Introduction and Overview
To add publisher informations on existing or new articles to INSPIRE we need to translate these informations into our MARC xml. If we are lucky and can get the informations as xml as well, the most convenient way is to use an xslt for the translation. Still, different publishers use different schemes requiring different xslts. On the other hand, a lot of translation work is always the same (dividing the authors on 100 and 700, getting 999C5s into the right form, ...). Therefore, I designed a simple intermediate xml-scheme with human readable tags to which the publisher xml is translated.

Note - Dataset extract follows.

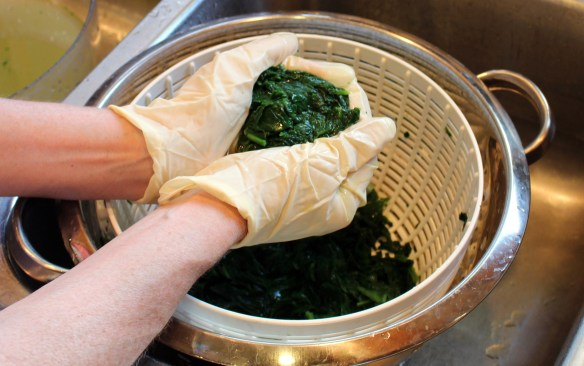 Processing spinach for freezing
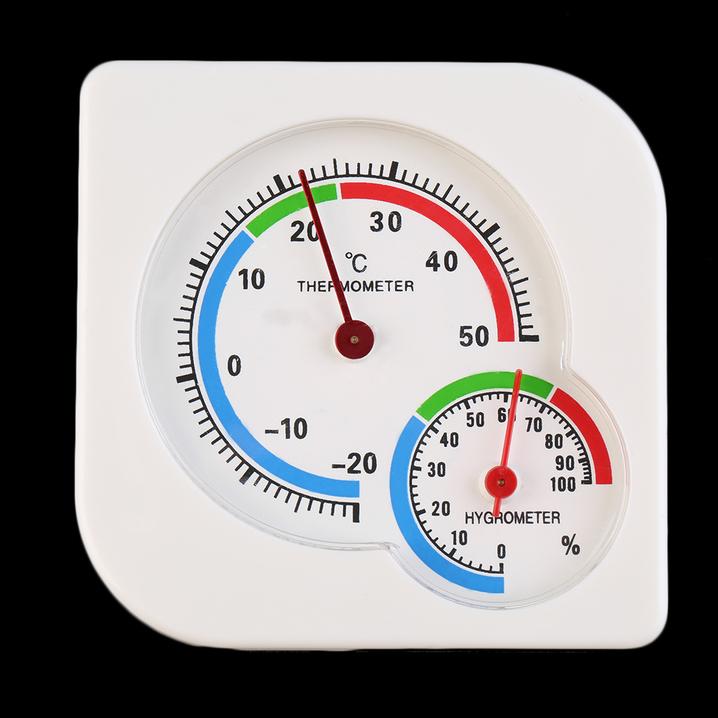 nursery baby house room mini thermometer wet hygrometer. Black Bedroom Furniture Sets. Home Design Ideas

A universal xslt translates the intermediate to the final (INSPIRE) xml.
Files
- intermediate-1.24.xsd: scheme for intermediate xml
- intermediate-1.24_example.xml: a dummy example
- intermediate-1.24.xslt: xslt to translate the intermediate to the final (INSPIRE) xml
- intermediate-1.24.mfd: Altova-file used to create intermediate-1.24.xslt
- 10.1056_564564.xml: translation of dummy example specific publisher example:
specific publisher example:
- oxford-1.24.xslt: xslt to translate xml from OUP (PTEP) to intermediate scheme
- oxford-1.24.mfd: Altova-file used to create oxford-1.24.xslt
Description
intermediate-1.24.xslt does a couple of things (beside 1:1 mapping)
- deviding authors and editors on 100 (first author) and 700 (rest)
- writing 041 (language) only if unequal English
- trying to calculate 300 (number of pages) from page range (773__c)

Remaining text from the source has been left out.